Insurance companies in Medicare Advantage are instructed to check the names of providers against the government database of banned participants, said CMS spokesman Tony Salters. While CMS periodically audits insurers in Medicare Advantage, it does not currently check their compliance with the list of banned providers.
Medicare Advantage regulations say “employing or contracting” with banned providers could subject insurers to sanctions ranging from fines to being thrown out of the Medicare Advantage program.
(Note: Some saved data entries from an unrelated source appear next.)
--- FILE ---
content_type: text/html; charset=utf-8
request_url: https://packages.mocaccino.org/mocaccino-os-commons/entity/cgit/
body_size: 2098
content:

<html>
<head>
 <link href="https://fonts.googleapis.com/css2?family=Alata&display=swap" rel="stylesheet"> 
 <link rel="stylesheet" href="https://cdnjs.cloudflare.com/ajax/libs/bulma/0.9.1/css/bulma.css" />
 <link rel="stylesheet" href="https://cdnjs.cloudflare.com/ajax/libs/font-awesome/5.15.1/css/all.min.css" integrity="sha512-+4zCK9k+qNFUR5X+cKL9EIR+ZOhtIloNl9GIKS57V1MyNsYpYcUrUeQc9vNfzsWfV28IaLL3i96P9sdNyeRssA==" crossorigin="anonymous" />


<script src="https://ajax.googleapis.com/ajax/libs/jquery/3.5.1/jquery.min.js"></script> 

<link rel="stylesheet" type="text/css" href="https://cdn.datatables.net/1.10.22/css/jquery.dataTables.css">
Similar offenses by other Medicare Advantage insurers have not resulted in fines, Salters said.
The Maryland podiatrist's plea agreement calls for him to repay $1.1 million to the two insurance companies. Bernhard faces a minimum sentence of two years, which is mandatory for a charge of identity theft, which in this cae is linked to his use of names, Social Security numbers and other personal information of patients that he did not treat.
Bernhard's lawyer, Joseph L. Evans, told iWatch News that after the podiatrist was banned from Medicare in 2007, it was difficult for him to earn a living because most of his patients were residents of nursing homes. “Those circumstances are infused with Medicare,” said Evans, a federal public defender.
Bernhard’s medical license is up for review before Maryland’s Board of Podiatric Medical Examiners when it meets later this week, said Eva Schwartz, executive director of the state group. “At least on the surface, it looks pretty egregious,” she said.